BEA Systems is giving its Tuxedo transaction processing platform a new fitting and jazzing up the software with a more slick look and
feel based on service-oriented architecture
Lorenzo Cremona, director of marketing for Tuxedo, said Tuxedo 9.0 is
designed to help customers build new and repurpose legacy applications and
extend them to a SOA distributed computing environment.
“For developers, we’re providing the ability to integrate the two sides of
the IT house,” Cremona said. “On one hand you have all the new development
on Java
applications.”
“Tuxedo has the ability to integrate the legacy apps into mainstream
languages. We think that developers are receptive to that idea because it
changes their whole migration strategy.”
Cremona said Tuxedo 9.0 boasts better support for XML, which lends it more
punch for SOAs, as well as tighter integration with WebLogic Server and
BEA’s AquaLogic Service Bus for Web services
Tuxedo is a popular software program that processes transactions for
communications networks, ATMs and credit card purchases. The software,
designed to run applications based on C, COBOL, C++ and CORBA C++ languages that run more than
5,000 transactions per second, was created by AT&T Bell Labs in 1983 to
support that phone giant’s network.
BEA acquired Tuxedo from Novell in the mid-’90s and turned it into its top
transaction processing platform, gaining 2,000 customers in
telecommunications, retail and finance fields by 2000. Tuxedo has proven to
be a great revenue stream for BEA, which went on to create a leading
application platform, called WebLogic.
A new Tuxedo service metadata repository offers application developers and
administrators the ability to store
services parameter information on any Tuxedo application services.

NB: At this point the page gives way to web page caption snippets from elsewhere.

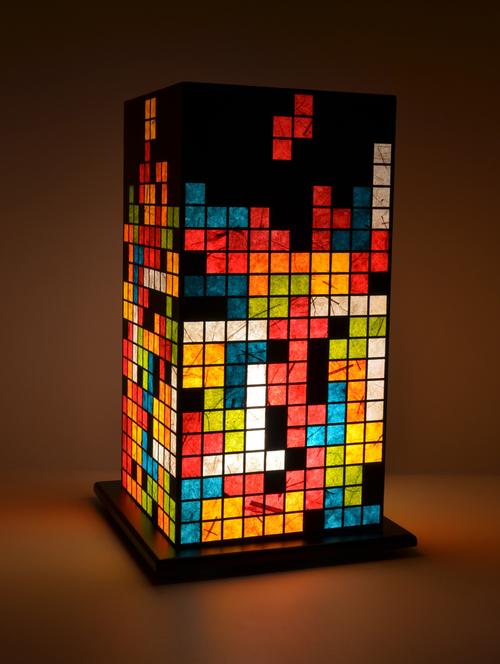 tetris table lamp - 909546 - Very Small Image - 1
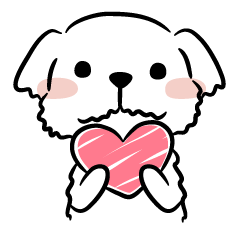 Cute Maltese Dog Doodle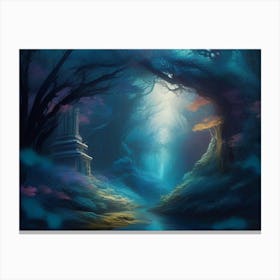 Fairytale Forest 6 Canvas Print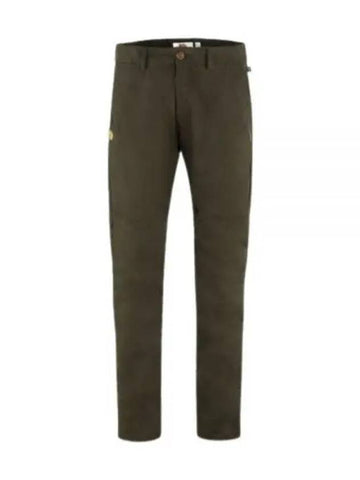 Men s Sormland Tapered Trousers Long 90651633 M - FJALL RAVEN - BALAAN 1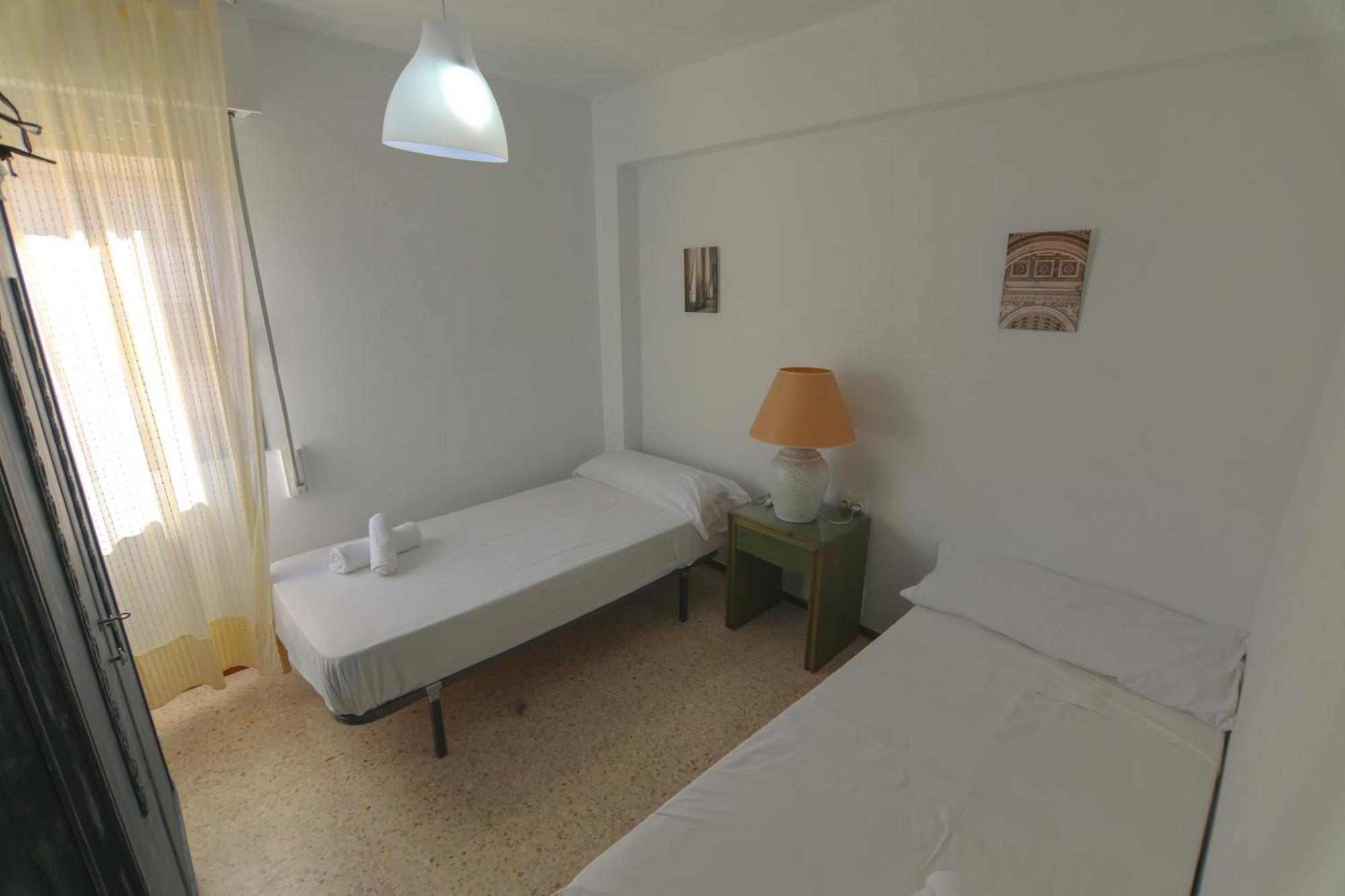 Rentalsevilla Luminoso Apartamento 3 Dormitorios المظهر الخارجي الصورة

Cremona said 9.0 is more secure, supporting Kerberos for single-single sign
on (SSO), and CERT-C Public Key Infrastructure (PKI) support for digital
signatures.
BEA Tuxedo 9.0 is available now. Those interested may contact BEA for more details.
The new iteration comes as BEA is overhauling its software portfolio, making
the middleware services more flexible to be transferred across the Web on
the fly regardless of the different types of computing gear involved.
BEA has good reason to upgrade its software. Foes IBM and Microsoft are
doing the same and most software makers are aching for a large chunk of what
IDC recently said will be a $15 billion Web services market by 2009.